DOKUMENT:
Es gibt eine lange Liste an Ursachen, die dazu geführt haben, dass die Bucks in Spiel 1 (107:115) weitestgehend und in Spiel 2 (86:125) vollkommen chancenlos waren. Die brachiale Offense der Nets etwa oder das fehlende Wurfglück auf der eigenen Seite: Außer Bryn Forbes (19/42 Dreier) hat der gesamte Bucks-Kader in den Playoffs das Werfen verlernt (48/177 - das sind 27 Prozent!).

Auch die Rotationen und der Game Plan von Coach Mike Budenholzer können sicherlich in Frage gestellt werden. Giannis Antetokounmpo in Spiel 1 nur 35 Minuten spielen zu lassen, weckte böse Erinnerungen an vergangene Playoff-Schlappen. Dass Milwaukee bisher so wenig Off-Ball-Bewegung zeigte und defensiv teilweise undiszipliniert wirkte, ist sicher auch eine Frage der Vorbereitung durch den Coach.

Die größte Enttäuschung der Serie bisher ist jedoch der Spieler, der dieses Matchup dominieren sollte. Giannis hat zwar den Zahlen nach ein gutes erstes Spiel hingelegt, viele seiner 34 Punkte kamen da allerdings zu einem Zeitpunkt, als das Spiel schon fast durch war. In Spiel 2 waren auch die Zahlen schlecht.

Der Greek Freak ist nicht der Matchup-Albtraum, der er gegen Brooklyn sein sollte. Und es braucht keinen Propheten, um vorherzusagen, dass Milwaukee keine Chance haben wird, wenn es so bleibt.

Brooklyns Defense funktioniert in den Playoffs

Die Nets sind nominell kein gutes Defensiv-Team, das ist wohldokumentiert. Während der Regular Season reichte es nur für Platz 22 (113,1 gegnerische Punkte pro 100 Ballbesitzen), wobei dazu gesagt werden muss: Kein Team hat jemals so sehr "die Regular Season ist für Streber" ausgestrahlt wie diese Nets. In den Playoffs läuft es besser (Platz 7: 110,4).

BEREITGESTELLTES MATERIAL:
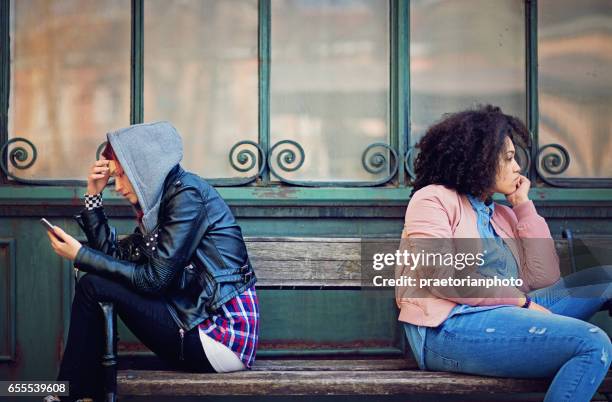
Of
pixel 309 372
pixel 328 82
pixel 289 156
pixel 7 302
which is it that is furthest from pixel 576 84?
pixel 7 302

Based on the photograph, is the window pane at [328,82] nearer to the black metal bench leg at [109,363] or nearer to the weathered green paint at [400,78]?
the weathered green paint at [400,78]

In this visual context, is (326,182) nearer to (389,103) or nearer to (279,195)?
(279,195)

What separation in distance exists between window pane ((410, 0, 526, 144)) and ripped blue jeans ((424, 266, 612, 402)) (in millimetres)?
1740

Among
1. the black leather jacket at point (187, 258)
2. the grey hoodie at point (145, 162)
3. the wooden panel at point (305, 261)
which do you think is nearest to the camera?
the black leather jacket at point (187, 258)

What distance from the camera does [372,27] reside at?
15.4 ft

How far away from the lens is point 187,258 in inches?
130

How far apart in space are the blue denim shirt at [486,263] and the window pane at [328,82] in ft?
4.04

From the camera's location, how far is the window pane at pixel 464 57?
4703mm

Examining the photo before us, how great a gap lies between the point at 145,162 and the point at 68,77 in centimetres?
156

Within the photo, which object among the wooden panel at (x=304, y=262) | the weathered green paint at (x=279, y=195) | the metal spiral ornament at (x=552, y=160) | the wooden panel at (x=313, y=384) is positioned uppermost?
the metal spiral ornament at (x=552, y=160)

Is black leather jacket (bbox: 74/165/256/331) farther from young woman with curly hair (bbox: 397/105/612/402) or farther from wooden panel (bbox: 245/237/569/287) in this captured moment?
young woman with curly hair (bbox: 397/105/612/402)

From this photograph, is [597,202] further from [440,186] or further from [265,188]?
[265,188]

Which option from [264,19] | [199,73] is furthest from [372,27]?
[199,73]

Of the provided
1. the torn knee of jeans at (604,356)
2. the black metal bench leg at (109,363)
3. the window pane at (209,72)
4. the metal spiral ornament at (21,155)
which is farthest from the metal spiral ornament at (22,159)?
the torn knee of jeans at (604,356)
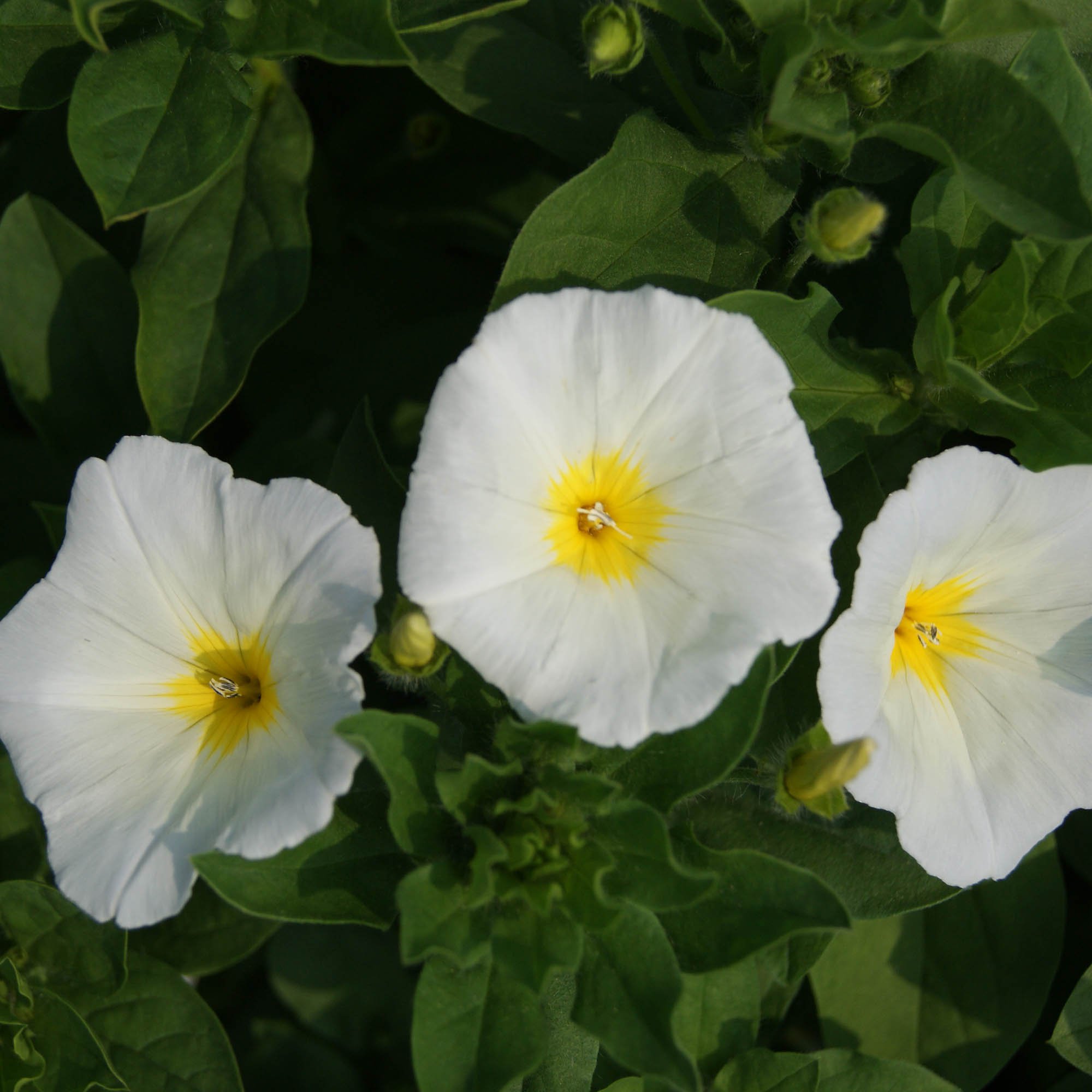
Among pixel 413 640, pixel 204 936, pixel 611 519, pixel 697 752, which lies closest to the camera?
pixel 413 640

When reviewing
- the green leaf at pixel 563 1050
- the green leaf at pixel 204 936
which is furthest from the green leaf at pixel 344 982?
the green leaf at pixel 563 1050

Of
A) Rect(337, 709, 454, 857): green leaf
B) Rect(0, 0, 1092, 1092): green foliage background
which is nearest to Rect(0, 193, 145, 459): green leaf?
Rect(0, 0, 1092, 1092): green foliage background

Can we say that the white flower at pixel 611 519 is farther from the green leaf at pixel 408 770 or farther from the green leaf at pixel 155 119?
the green leaf at pixel 155 119

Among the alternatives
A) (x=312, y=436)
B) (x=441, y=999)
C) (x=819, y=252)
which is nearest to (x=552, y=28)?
(x=819, y=252)

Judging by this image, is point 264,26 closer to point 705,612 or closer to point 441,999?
point 705,612

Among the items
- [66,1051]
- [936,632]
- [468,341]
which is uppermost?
[468,341]

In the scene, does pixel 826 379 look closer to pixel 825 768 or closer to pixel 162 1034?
pixel 825 768

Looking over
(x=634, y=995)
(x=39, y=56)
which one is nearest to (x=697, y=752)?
(x=634, y=995)
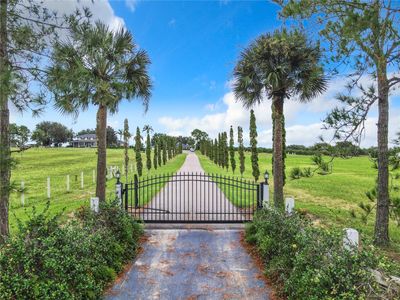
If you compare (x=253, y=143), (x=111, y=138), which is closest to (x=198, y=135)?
(x=111, y=138)

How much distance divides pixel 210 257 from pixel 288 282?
2465mm

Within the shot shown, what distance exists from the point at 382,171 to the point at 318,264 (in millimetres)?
3884

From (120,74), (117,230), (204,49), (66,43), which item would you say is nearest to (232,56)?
(120,74)

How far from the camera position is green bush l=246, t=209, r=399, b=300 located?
3611 mm

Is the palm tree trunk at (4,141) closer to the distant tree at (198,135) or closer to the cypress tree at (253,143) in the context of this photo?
the cypress tree at (253,143)

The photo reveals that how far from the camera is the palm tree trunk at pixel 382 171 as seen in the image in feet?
22.3

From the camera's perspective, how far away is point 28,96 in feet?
16.9

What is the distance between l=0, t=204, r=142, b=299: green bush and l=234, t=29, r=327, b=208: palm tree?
608 cm

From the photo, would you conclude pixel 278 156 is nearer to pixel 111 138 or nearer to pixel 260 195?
pixel 260 195

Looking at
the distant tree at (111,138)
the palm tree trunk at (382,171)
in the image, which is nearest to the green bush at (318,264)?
the palm tree trunk at (382,171)

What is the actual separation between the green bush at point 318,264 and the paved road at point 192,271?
0.49 m

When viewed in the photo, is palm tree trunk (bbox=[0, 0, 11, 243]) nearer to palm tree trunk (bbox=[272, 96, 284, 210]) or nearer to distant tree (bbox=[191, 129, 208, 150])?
A: palm tree trunk (bbox=[272, 96, 284, 210])

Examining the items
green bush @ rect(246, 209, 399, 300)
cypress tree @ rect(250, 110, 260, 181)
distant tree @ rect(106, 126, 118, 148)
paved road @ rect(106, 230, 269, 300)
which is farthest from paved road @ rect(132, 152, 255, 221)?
distant tree @ rect(106, 126, 118, 148)

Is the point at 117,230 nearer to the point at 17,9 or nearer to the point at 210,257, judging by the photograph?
the point at 210,257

ZIEL: Nimm den Text über die Playoff-Serie zwischen den Bucks und den Nets wieder auf und schreibe ihn nach seinem letzten Satz weiter.

GELÖSTE AUFGABE:
Diese Zahlen werden bei bisher nur sieben Spielen von den Gegnern geprägt, und mit den Celtics hatten die Nets in Runde eins einen limitierten Kontrahenten. Die Bucks sollten eigentlich nicht (mehr) limitiert sein, haben sie doch ebenfalls eine Big 3 und einen zweimaligen MVP in ihren Reihen, der größer, schneller und stärker ist als jeder Verteidiger, den sie ihm entgegenstellen können.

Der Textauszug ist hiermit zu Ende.